How do you fit 500 babies into a phone booth? With a blender. How do you get them out? Nachos - make a dipping and snacking motion.
What's green and sits in the corner? That same baby three weeks later.
Q: What did the baby owl's parents say when he wanted to go to a party? A: "You're not owld enough."
Woman delivers baby. Doctor takes the baby, and throws it, smashing around the hospital room, drop-kicking it, etc. Mother starts freaking out, being held back by nurses, begging "WHY!?" Doctor holds baby upside down by the ankle and says "I'm just fucking with you, it was born dead".
How many babies does it take to paint a house? Depends how hard you throw them.
"Jeff, my child, your mother had to stay in the hospital for a few days, cause the stork that brought your baby brother bite her by accident." "Oh, gosh! What a terrible thing to happen to her after such a difficult birth!"

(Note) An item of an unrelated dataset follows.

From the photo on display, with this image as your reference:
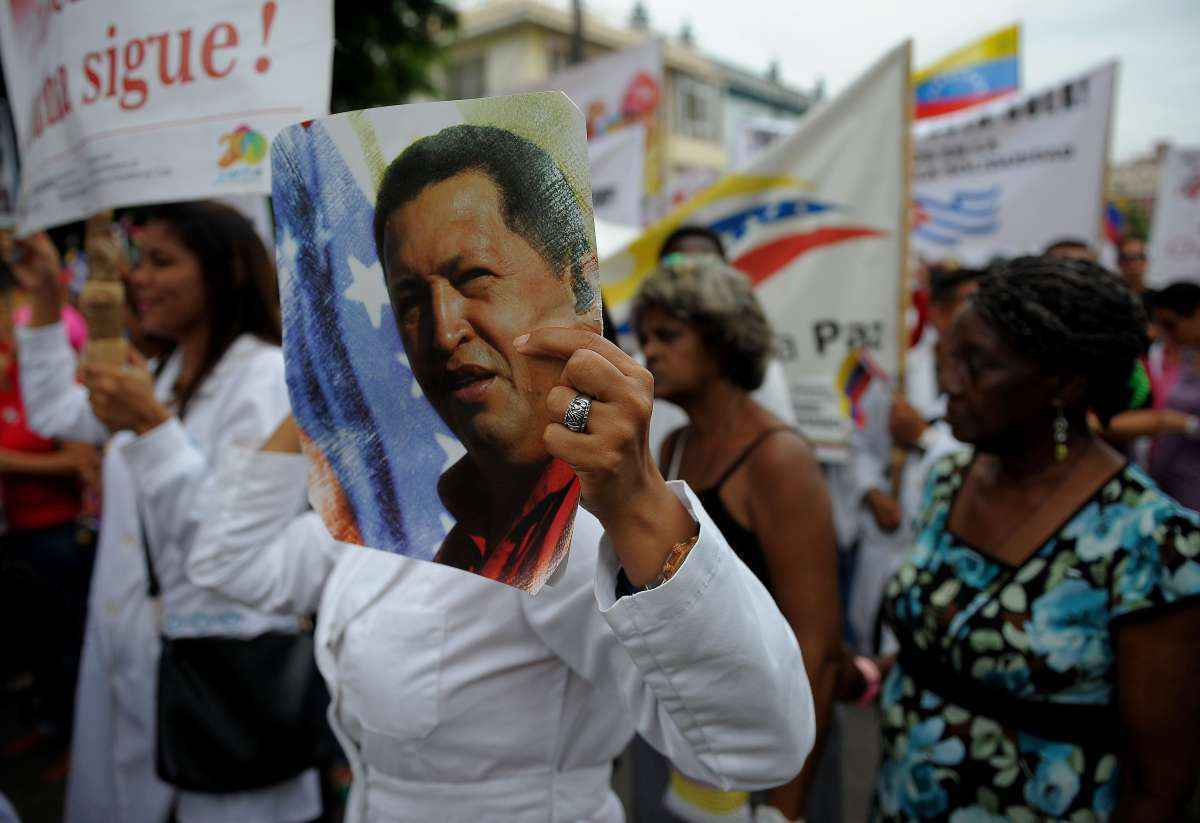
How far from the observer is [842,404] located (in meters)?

When Chuck Norris was 3 years old , he was bored And decided to carve a sculpture with only his Baby toe nail , this sculpture is now called.... Mount Rushmore.

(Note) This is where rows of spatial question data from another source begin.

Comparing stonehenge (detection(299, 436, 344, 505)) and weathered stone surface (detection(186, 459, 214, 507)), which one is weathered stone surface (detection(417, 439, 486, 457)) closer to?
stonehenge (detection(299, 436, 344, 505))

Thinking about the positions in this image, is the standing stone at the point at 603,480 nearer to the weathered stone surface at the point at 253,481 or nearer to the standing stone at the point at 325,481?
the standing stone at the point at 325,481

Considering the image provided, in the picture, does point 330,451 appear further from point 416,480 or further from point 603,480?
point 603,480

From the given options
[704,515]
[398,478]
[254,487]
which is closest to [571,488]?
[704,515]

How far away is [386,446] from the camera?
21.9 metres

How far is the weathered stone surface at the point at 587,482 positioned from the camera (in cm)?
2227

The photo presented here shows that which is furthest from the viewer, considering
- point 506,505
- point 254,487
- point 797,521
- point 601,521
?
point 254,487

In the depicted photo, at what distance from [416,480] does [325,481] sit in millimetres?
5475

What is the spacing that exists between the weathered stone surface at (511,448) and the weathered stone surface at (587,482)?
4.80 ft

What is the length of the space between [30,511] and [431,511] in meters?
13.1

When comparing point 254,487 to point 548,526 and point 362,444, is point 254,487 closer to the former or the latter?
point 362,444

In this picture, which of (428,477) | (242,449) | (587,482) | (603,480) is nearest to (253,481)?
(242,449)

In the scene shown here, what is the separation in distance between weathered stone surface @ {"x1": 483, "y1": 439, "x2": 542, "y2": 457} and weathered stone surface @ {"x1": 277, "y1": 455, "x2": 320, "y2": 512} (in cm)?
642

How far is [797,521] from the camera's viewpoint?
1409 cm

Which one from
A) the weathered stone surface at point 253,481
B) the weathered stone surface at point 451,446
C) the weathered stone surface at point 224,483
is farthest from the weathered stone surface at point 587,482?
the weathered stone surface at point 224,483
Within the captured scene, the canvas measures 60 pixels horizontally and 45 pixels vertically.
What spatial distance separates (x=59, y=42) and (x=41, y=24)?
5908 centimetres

Yo' mama so fat, when she was a baby, she took a bath with a rubber albatross.
Little Johnny's teacher asks him, "If I have 5 cookies, and I give you 2, how many cookies do I have left?" Little Johnny replies, "Zero, you're giving me more than just 3 cookies. I'm taking all 5 baby!" The teacher just facepalms herself. "I can strongly suggest that you work on your math skills Johnny." the teacher suggests. "Oh I know math, one man plus one girl, subtract a condom, equals a baby!" Little Johnny says.
I got home to see my two months pregnant wife crouched in the bathroom crying. Her red, smudged eyes looked at me as she told me she'd lost the baby. I told the silly thing not to be so upset, I could clearly see it in the toilet.